I have a Ninja now, a birthday present from my children. This particular Ninja is a teapot; more specifically, a device for heating water to pour over tea. There are settings for green tea, white tea, black tea, coffee, and for boiling water.
I like Irish Breakfast tea for my morning drink and have used my ninja for two mornings in a row. Imagine my surprise to find that water at the correct temperature for black tea results in a noticeably better flavor than simply boiling water and pouring that over the leaves.
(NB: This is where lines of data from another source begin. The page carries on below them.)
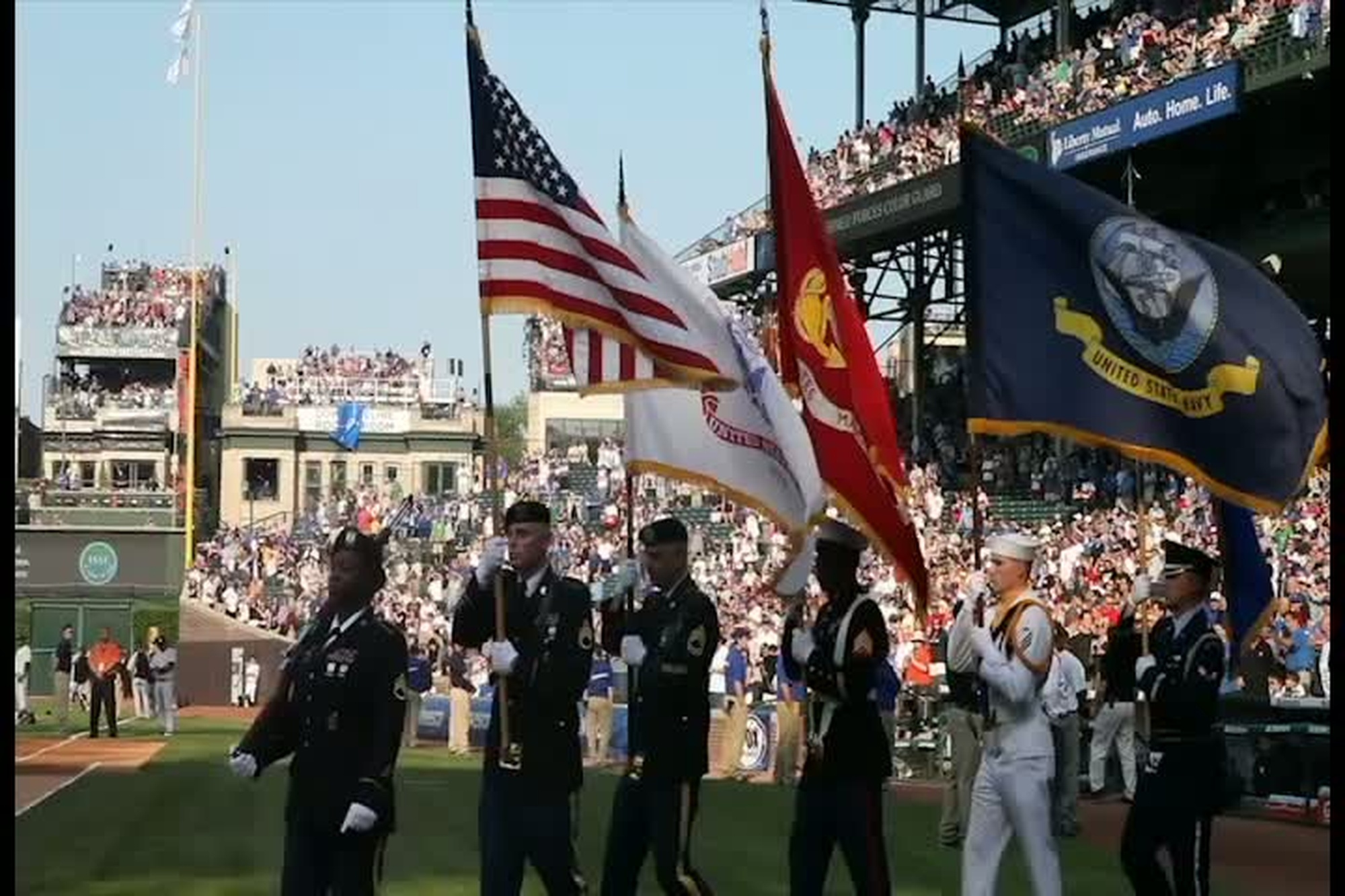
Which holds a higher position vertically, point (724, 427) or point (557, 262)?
point (557, 262)

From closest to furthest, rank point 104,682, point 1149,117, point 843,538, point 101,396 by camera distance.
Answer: point 843,538
point 1149,117
point 104,682
point 101,396

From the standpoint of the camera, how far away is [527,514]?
343 inches

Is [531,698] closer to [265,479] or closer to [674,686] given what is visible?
[674,686]

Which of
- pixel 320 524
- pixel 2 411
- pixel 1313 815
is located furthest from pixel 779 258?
pixel 320 524

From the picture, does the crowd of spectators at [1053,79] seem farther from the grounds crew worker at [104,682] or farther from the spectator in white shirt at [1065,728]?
the grounds crew worker at [104,682]

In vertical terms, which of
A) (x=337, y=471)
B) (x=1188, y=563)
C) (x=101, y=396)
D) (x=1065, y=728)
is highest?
(x=101, y=396)

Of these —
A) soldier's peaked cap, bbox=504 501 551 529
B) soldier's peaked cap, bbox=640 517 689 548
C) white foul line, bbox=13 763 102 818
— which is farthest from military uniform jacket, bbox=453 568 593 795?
white foul line, bbox=13 763 102 818

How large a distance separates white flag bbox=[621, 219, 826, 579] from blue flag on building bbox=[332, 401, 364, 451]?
75.2 m

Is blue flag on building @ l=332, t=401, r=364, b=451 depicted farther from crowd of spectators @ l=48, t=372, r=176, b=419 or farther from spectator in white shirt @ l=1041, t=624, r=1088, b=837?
spectator in white shirt @ l=1041, t=624, r=1088, b=837

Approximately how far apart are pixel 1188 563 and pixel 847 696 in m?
1.64

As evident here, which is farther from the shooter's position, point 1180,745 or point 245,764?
point 1180,745

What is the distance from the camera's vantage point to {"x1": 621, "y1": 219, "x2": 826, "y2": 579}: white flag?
11.1 m

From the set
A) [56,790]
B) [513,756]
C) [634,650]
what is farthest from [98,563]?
[513,756]

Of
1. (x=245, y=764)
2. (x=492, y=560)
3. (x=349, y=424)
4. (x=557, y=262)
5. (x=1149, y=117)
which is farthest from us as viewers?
(x=349, y=424)
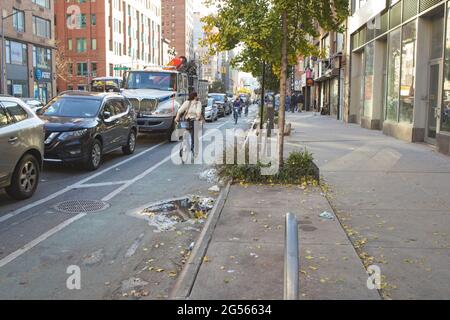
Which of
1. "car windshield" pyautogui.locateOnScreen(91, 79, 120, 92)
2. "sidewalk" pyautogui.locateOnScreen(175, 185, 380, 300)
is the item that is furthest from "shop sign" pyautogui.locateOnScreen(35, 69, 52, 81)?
"sidewalk" pyautogui.locateOnScreen(175, 185, 380, 300)

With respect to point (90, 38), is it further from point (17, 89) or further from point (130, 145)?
point (130, 145)

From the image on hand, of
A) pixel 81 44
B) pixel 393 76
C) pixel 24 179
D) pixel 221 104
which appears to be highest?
pixel 81 44

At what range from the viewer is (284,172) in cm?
930

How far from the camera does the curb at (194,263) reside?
14.3ft

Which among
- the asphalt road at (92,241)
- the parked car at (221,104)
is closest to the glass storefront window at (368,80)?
the asphalt road at (92,241)

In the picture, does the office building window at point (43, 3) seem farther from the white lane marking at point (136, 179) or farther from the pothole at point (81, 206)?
the pothole at point (81, 206)

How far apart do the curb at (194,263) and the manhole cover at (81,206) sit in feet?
6.20

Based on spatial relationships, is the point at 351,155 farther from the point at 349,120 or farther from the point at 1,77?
the point at 1,77

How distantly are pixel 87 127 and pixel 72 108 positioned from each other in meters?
1.30

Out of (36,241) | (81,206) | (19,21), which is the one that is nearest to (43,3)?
(19,21)

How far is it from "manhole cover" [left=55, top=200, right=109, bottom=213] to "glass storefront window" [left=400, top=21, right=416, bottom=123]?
433 inches

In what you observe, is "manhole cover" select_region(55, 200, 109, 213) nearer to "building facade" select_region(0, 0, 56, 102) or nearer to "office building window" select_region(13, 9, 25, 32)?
"building facade" select_region(0, 0, 56, 102)

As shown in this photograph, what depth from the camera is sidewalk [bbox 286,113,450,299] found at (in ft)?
15.6
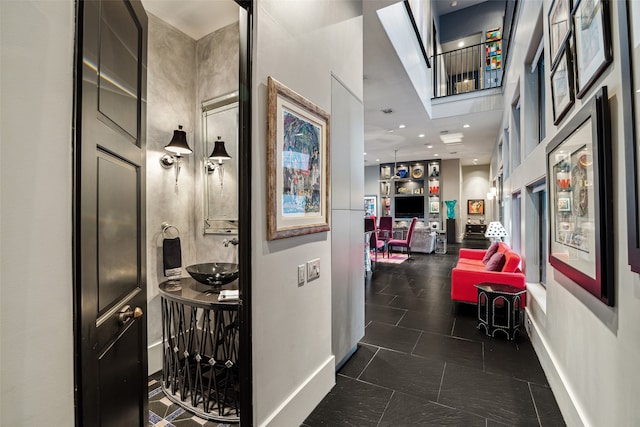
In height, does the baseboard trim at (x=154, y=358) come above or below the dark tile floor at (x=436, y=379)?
above

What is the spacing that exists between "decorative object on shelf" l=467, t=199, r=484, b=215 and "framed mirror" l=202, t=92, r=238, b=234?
43.2 ft

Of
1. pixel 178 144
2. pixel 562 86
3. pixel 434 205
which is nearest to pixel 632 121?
pixel 562 86

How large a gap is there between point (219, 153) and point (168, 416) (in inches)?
81.9

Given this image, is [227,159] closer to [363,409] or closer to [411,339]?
[363,409]

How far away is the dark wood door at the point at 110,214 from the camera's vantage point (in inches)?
33.2

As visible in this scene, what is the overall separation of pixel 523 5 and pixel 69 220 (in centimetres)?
515

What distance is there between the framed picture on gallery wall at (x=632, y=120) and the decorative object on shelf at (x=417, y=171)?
36.8ft

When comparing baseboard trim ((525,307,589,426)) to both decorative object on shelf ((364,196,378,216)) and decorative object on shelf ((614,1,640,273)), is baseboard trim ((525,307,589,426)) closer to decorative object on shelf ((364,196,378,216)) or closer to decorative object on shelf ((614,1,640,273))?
decorative object on shelf ((614,1,640,273))

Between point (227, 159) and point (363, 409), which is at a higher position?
point (227, 159)

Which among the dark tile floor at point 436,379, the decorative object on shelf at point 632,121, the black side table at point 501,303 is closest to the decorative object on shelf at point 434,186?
the dark tile floor at point 436,379

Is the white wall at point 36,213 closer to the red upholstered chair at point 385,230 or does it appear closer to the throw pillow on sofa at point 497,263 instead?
the throw pillow on sofa at point 497,263

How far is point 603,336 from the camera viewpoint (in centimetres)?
139

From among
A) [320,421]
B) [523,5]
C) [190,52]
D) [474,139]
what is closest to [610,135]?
[320,421]

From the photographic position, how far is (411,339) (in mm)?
3172
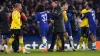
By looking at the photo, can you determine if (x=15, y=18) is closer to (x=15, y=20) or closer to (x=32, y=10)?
(x=15, y=20)

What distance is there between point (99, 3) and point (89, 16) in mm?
8291

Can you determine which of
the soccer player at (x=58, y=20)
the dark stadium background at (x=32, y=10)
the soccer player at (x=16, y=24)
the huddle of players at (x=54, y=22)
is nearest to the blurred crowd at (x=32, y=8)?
the dark stadium background at (x=32, y=10)

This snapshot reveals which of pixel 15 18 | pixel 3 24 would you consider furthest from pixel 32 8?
pixel 15 18

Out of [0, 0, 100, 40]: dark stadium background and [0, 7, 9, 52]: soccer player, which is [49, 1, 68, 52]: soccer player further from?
[0, 0, 100, 40]: dark stadium background

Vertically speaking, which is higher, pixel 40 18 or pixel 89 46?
pixel 40 18

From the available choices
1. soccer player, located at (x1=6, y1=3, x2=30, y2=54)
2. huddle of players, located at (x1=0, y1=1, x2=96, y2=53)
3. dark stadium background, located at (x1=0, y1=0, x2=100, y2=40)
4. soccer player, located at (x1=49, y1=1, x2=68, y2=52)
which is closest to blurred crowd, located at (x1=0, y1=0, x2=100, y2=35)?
dark stadium background, located at (x1=0, y1=0, x2=100, y2=40)

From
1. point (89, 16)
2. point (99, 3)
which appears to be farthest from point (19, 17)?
point (99, 3)

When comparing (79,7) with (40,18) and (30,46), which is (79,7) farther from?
(40,18)

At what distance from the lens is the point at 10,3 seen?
24797 millimetres

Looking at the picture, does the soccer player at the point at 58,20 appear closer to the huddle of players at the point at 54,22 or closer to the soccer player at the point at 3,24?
the huddle of players at the point at 54,22

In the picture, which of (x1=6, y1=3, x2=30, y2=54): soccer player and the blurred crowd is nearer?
(x1=6, y1=3, x2=30, y2=54): soccer player

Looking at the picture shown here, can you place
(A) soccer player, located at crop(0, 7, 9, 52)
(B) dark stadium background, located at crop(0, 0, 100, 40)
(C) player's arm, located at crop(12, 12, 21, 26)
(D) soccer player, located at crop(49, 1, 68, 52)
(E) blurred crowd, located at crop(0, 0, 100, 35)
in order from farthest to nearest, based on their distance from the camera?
(E) blurred crowd, located at crop(0, 0, 100, 35)
(B) dark stadium background, located at crop(0, 0, 100, 40)
(A) soccer player, located at crop(0, 7, 9, 52)
(D) soccer player, located at crop(49, 1, 68, 52)
(C) player's arm, located at crop(12, 12, 21, 26)

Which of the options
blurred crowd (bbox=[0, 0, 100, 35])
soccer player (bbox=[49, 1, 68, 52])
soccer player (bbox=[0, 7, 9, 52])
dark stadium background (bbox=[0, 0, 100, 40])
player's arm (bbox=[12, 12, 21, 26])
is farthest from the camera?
blurred crowd (bbox=[0, 0, 100, 35])

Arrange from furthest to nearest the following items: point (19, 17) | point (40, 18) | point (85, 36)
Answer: point (85, 36), point (40, 18), point (19, 17)
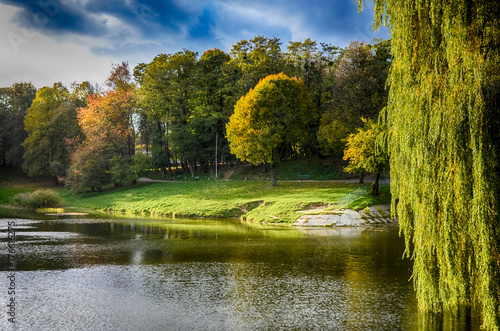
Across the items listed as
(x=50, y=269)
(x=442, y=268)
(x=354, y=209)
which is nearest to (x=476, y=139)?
(x=442, y=268)

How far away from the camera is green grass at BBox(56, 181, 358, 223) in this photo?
113 feet

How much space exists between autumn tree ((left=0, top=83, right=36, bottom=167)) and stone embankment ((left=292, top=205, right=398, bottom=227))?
58.1 meters

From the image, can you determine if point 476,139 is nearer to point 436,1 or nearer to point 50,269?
point 436,1

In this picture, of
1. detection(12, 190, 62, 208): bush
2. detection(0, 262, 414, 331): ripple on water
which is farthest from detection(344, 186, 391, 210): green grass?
detection(12, 190, 62, 208): bush

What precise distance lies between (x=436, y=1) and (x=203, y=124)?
50.9 metres

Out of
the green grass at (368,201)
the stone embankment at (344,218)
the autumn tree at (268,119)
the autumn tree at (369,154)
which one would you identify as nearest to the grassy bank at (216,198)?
the stone embankment at (344,218)

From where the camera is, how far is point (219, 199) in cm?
4194

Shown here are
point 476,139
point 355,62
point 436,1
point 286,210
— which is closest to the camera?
A: point 476,139

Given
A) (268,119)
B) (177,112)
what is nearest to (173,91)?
(177,112)

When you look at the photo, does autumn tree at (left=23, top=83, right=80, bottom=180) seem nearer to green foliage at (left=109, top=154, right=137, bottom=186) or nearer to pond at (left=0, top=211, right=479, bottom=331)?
green foliage at (left=109, top=154, right=137, bottom=186)

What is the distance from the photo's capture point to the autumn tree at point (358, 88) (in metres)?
44.1

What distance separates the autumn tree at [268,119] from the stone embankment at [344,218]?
1440 cm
There is a passage in The Art of Learning by Josh Waitzkin (on whom the movie Searching for Bobby Fischer was based) where he is talking about his Tai Chi instructor silently getting his attention, posing just as Waitzkin was posed, and moving one hand a half inch. When Josh made the adjustment, the pose made more sense and the movement that came next had more power. In my own experience with Tai Chi, a misalignment of just a few degrees makes a move clumsy and difficult; correcting the alignment makes an enormous difference.
The difference between being almost right and right seems sometimes to be of little or no consequence, until we make the correction. Many of us have had the experience of watching someone perform a physical task and been struck by the ease with which the action is taken. Athletes do this, but so do carpenters, farmers, artists, musicians.
There’s an element of practice and repetition in acquiring these skills, but there is also something more, something akin to allowing the move to happen instead of forcing it. It doesn’t lend itself to description, but when things orient themselves and fall into place, it’s a feeling unlike any other.
I haven’t tried green tea yet with my Ninja, but I intend to soon. It’s a matter of only a few degrees in temperature, and I’m curious to find out if I can taste a difference.